Anyway, our lawyers filed a motion to quash, challenging the validity of the charges based on technical grounds, especially the lack of preliminary investigation. But the judge to whom our case was assigned sat on it and failed to act on the motion after several months. So what we did was have each of the labour federations whose members were among the accused address a letter to the judge asking him to decide our cases fairly and without delay. This letter was published in the newspapers, and there was even a caricature of the judge as a puppet of the military.
Then the judge was deluged with letters. Every day hundreds of letters poured in, some from Canada, from France. One day he called me from my prison cell. I came to my office and he told me that according to him he was supposed to deny our motion to quash, but because of the public pressure he had decided to withdraw from the case. The case was transferred to another judge, and again the letters started pouring in, but the second judge also sat on our motion.
One day the president of the Integrated Bar Association of the Philippines, an association composed of all lawyers in the archipelago, came to visit me in prison and announced that he was entering his name as a lawyer for me. Strangely enough, about one week after his visit the order came from the judge approving the motion to quash. The case was dismissed, here I am now, and I have no intention of stopping my work.

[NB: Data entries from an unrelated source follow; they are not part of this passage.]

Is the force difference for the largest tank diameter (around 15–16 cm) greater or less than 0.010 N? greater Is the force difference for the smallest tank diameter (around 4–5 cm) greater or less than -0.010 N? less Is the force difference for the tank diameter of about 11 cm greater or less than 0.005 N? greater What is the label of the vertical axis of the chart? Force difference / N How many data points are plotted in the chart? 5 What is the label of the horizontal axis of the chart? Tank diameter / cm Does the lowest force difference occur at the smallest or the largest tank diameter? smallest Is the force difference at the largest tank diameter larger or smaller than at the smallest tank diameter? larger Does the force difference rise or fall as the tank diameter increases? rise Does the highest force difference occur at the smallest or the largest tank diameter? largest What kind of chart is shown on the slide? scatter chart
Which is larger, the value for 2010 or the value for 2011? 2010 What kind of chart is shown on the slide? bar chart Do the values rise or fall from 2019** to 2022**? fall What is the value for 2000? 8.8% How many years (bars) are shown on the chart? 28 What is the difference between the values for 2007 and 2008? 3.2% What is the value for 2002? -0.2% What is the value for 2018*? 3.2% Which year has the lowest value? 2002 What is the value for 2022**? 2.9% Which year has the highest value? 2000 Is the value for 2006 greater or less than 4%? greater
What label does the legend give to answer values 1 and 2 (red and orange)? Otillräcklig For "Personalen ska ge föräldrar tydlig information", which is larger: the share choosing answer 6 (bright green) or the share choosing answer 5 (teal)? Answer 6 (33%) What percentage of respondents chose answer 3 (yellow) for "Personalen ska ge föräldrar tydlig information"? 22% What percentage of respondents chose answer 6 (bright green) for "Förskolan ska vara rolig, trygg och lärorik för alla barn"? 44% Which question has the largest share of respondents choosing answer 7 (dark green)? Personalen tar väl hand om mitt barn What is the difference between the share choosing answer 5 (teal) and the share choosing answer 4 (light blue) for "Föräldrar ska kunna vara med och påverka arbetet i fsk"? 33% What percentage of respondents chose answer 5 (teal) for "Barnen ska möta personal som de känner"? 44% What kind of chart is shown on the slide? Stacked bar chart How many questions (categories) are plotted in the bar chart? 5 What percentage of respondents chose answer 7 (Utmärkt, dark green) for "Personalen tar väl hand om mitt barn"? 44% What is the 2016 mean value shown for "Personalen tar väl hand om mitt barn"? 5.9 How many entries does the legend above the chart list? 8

But the danger still remains. The danger remains not only for me but also for thousands of social activists in the Philippines. There is no showing that the Philippine government has ended the use of these “legal offensives”, in fabricating cases, in undermining the due process of law to keep social activists in jail and immobilized. So the Arroyo administration must be made to stop this practice, must be made to stop its counterinsurgency program, which fails to distinguish between armed rebels and unarmed social activists, must be made to stop the practice of subverting criminal procedure and filing of trumped-up cases against social activists. For this goal to be achieved, international pressure is also necessary.